The study of Law encompasses a wide range of legal disciplines. For example, labour law examines the tripartite industrial relationship between worker, employer and trade union; criminal law studies a country’s justice system; family law is concerned with marriage and divorce; commercial law is about contracts; property laws cover rights in land, whether real or personal (such as ownership of computers, cars and jewellery); and forensic science is about which materials can be used to build up a case in court.
In addition to its coercive aspects and sanctions-imposing functions, law serves a variety of other functions in our society, such as establishing norms of desirable behavior, proclaiming symbolic expressions of communal values, or resolving disputes about facts. It is these other functions that primarily drive debates about what law actually is.
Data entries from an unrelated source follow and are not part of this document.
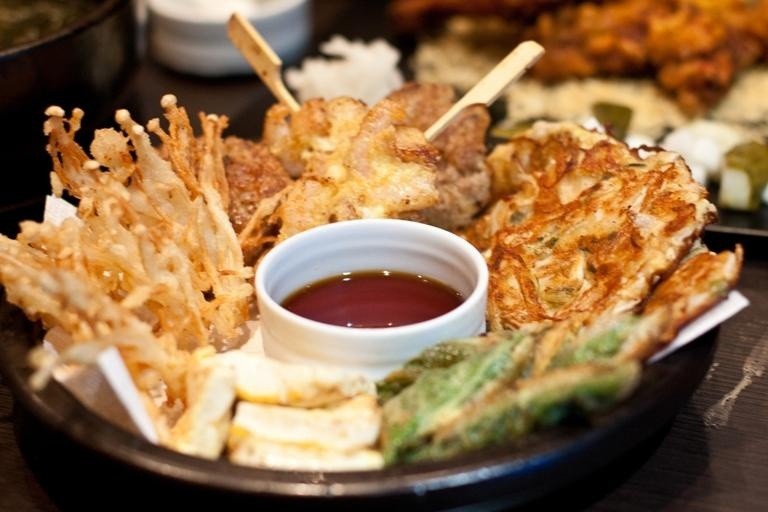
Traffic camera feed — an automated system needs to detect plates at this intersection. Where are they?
[2,285,729,510]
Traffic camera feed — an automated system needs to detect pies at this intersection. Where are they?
[482,119,745,361]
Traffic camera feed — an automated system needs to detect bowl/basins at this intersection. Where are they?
[254,215,490,367]
[135,0,309,78]
[0,0,131,130]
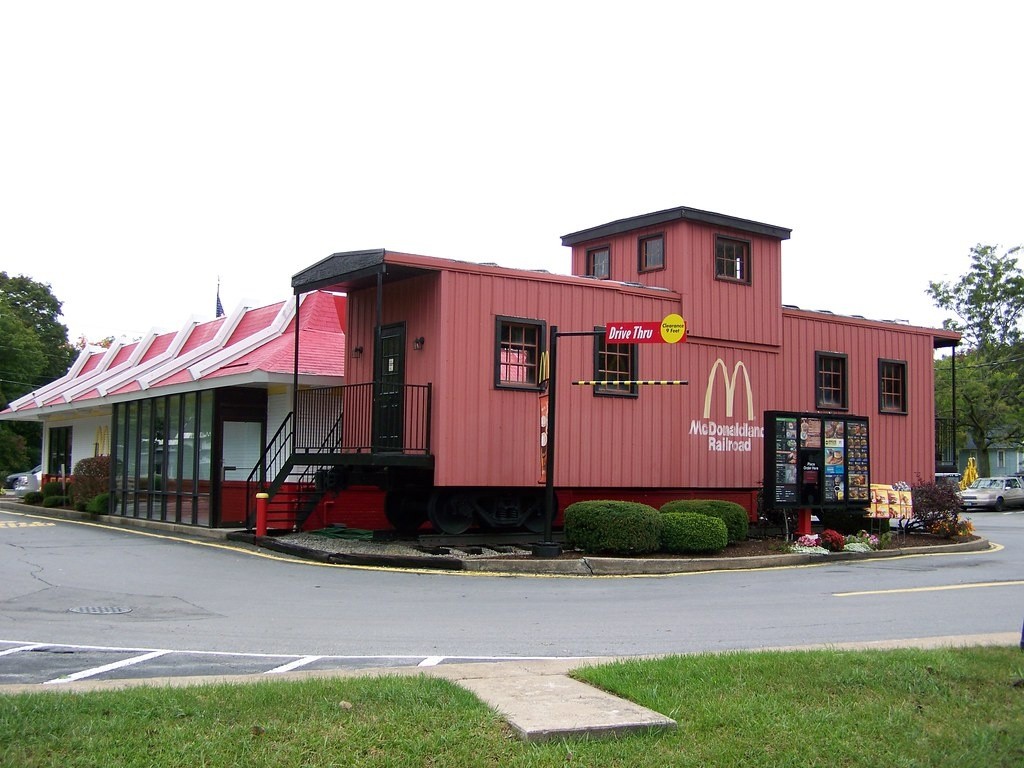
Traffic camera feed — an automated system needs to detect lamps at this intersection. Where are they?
[413,337,425,350]
[351,345,363,358]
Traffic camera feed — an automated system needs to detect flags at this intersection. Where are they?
[216,291,225,318]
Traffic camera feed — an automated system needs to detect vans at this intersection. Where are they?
[935,472,963,491]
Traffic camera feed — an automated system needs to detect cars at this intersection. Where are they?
[955,475,1024,512]
[15,471,42,498]
[5,464,43,490]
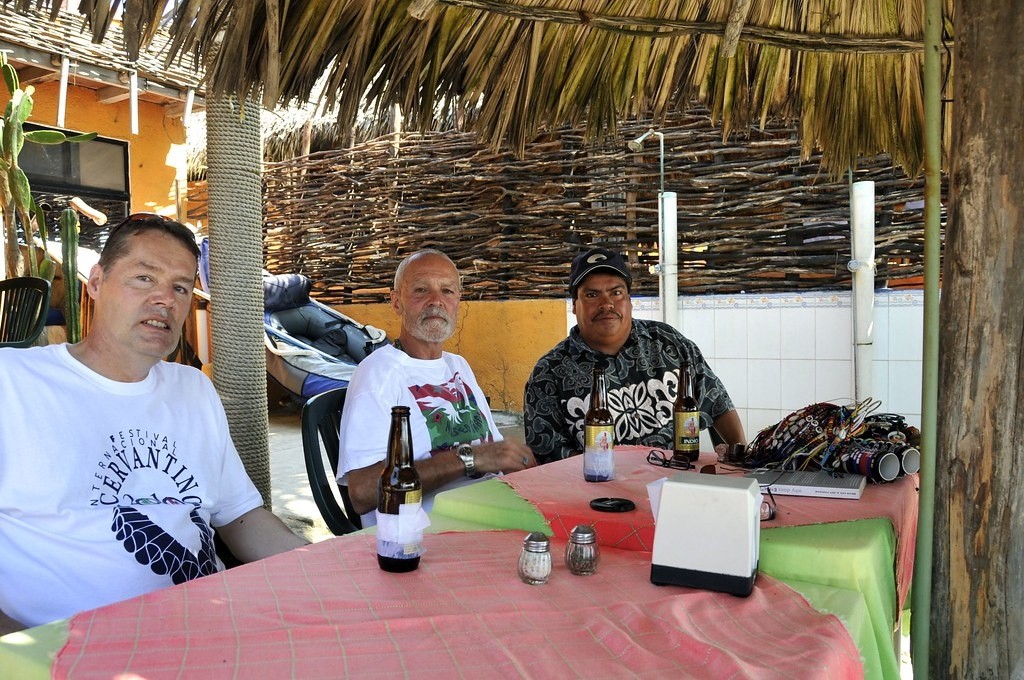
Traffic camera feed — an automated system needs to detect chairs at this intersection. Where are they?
[0,277,51,348]
[302,388,363,536]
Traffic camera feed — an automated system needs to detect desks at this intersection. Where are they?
[0,513,886,680]
[431,445,920,680]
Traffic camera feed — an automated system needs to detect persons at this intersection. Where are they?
[0,211,316,628]
[523,248,750,465]
[333,250,539,529]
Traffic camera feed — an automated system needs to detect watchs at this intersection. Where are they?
[456,443,476,477]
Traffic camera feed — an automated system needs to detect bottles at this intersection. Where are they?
[566,525,597,577]
[674,362,700,462]
[375,406,423,572]
[583,368,614,482]
[518,532,552,586]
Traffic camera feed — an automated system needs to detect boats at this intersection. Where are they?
[198,235,392,404]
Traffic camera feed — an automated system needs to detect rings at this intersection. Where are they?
[523,457,528,464]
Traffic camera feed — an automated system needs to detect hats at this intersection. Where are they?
[569,248,633,288]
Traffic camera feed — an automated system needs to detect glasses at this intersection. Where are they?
[760,486,777,521]
[646,449,695,471]
[101,213,174,254]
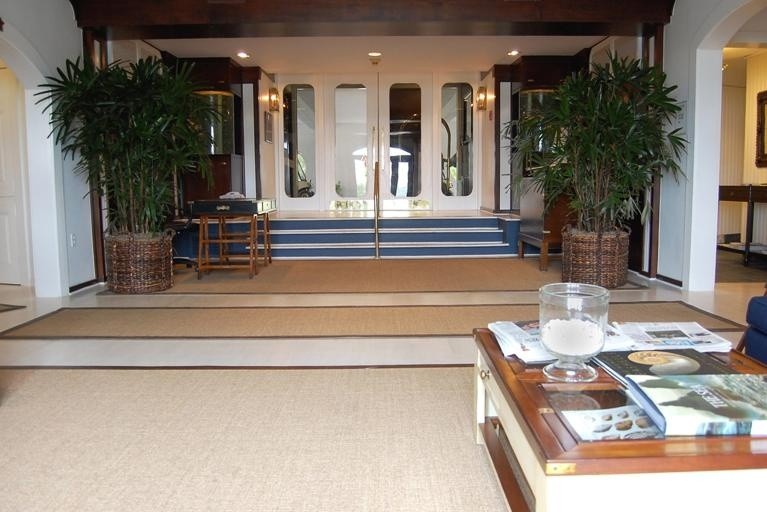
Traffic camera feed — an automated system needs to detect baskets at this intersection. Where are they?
[102,228,176,294]
[560,223,629,290]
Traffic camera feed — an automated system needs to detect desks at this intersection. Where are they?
[190,208,276,279]
[718,184,767,267]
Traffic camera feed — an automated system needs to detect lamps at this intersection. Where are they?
[476,87,486,110]
[269,87,281,111]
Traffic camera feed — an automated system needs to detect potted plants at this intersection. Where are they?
[496,48,690,290]
[33,55,230,295]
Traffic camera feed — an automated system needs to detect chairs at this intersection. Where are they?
[735,281,767,366]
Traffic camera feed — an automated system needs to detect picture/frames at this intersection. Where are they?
[755,90,767,167]
[265,110,273,143]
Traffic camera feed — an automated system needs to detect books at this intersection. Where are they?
[487,321,767,443]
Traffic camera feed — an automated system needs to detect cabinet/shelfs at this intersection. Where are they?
[169,57,243,215]
[511,56,589,272]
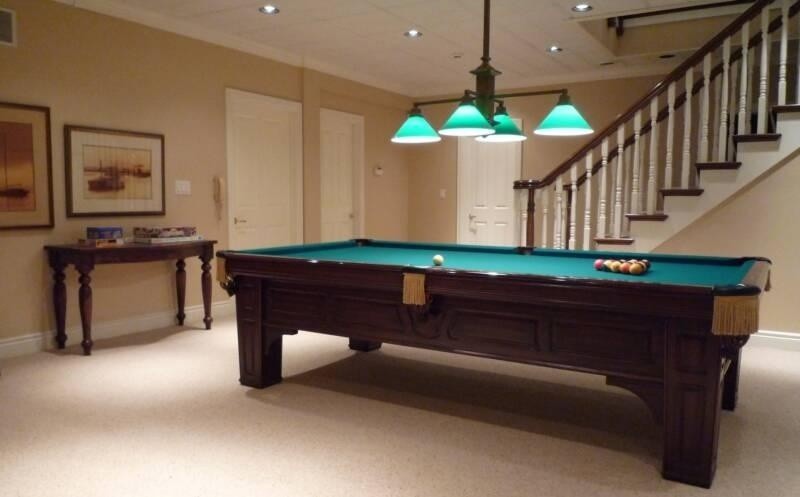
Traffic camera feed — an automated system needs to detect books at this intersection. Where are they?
[133,236,202,245]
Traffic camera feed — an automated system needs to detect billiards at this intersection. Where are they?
[594,258,649,274]
[433,255,444,265]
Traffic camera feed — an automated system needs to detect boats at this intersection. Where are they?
[128,166,151,178]
[88,167,125,191]
[1,188,30,198]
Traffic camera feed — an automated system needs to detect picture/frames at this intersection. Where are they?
[0,103,165,230]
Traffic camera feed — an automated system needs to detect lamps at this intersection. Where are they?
[390,1,595,144]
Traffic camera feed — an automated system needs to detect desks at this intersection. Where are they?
[43,239,218,356]
[215,239,773,490]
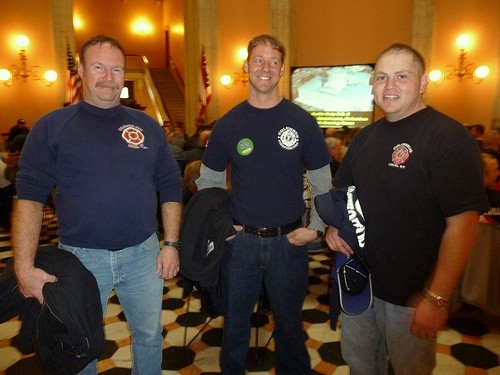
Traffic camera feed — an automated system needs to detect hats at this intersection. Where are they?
[331,251,375,317]
[18,119,25,125]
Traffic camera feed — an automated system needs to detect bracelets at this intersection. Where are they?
[163,239,183,251]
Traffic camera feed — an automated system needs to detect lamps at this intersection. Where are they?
[220,48,251,90]
[428,31,489,87]
[0,34,58,87]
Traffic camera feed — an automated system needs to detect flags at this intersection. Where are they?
[198,46,212,118]
[64,43,83,105]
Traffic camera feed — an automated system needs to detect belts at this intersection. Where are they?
[232,216,303,239]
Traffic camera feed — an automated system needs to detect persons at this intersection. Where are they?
[194,34,333,375]
[324,43,492,375]
[10,34,183,375]
[0,101,71,231]
[162,116,364,329]
[466,122,500,222]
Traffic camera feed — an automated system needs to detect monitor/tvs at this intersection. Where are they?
[289,64,375,130]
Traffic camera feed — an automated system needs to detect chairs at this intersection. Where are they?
[183,277,276,365]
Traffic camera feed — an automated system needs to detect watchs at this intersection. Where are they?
[421,288,451,311]
[313,229,323,238]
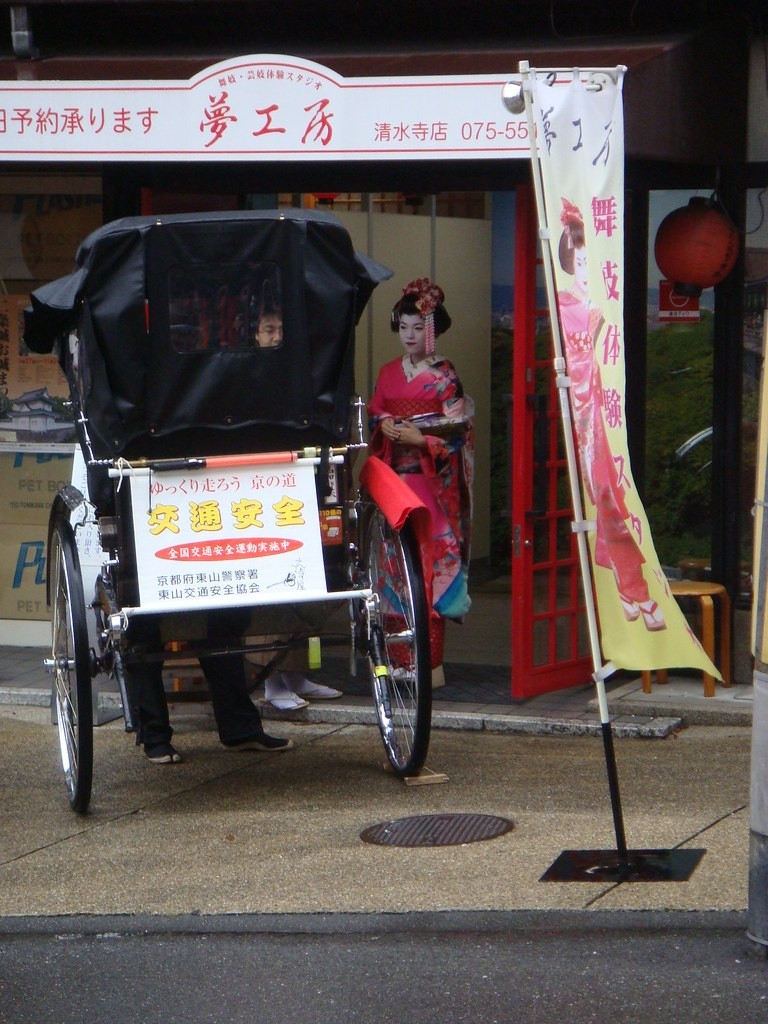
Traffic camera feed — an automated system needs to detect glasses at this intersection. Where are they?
[258,328,282,336]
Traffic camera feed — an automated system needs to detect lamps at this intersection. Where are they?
[502,71,557,114]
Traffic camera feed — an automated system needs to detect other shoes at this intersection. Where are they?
[392,666,445,691]
[143,743,181,763]
[222,731,293,752]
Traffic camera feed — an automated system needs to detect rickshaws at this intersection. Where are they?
[14,206,449,819]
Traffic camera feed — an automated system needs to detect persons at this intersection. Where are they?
[243,297,343,710]
[367,282,475,690]
[129,653,294,763]
[554,221,668,632]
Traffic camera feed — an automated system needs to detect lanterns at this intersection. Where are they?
[654,196,739,297]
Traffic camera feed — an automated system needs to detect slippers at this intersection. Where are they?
[290,680,342,699]
[640,600,666,631]
[259,692,309,710]
[620,590,640,621]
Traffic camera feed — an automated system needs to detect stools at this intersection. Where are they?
[640,580,730,698]
[680,559,749,581]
For example, a reductionist account of law’s normativity suggests that it simply consists in the fact that subjects desire to avoid sanction, but this argument has been fiercely criticized by H.L.A Hart. Other critics have suggested that law’s normative aspect is primarily the fact that it gives us reasons to follow its rules.
A further debate about the nature of law concerns how far law is a distinct entity from other normative domains in our culture, such as morality, religion and social conventions like etiquette, which also guide human behaviour in many ways which are similar to those served by the law. This debate is relevant for understanding how the functions of the law interact with other normative domains, and how the laws we create can be improved.